Work to complete ▸
Write out exactly the lines below that run from the line containing "[HMI Bz start]" through the last line of the records.
*** Opening Listed entries ***
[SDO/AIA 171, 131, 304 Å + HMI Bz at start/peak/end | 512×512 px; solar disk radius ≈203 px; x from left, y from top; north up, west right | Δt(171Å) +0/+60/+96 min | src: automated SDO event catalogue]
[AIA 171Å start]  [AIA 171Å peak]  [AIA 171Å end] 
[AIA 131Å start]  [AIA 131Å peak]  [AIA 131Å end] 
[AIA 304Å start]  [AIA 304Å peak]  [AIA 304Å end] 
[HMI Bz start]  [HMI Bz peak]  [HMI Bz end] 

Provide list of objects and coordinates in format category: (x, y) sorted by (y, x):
*** Closing Listed entries ***
Answer to this task ▸
[HMI Bz start]  [HMI Bz peak]  [HMI Bz end] 

Provide list of objects and coordinates in format category: (x, y) sorted by (y, x):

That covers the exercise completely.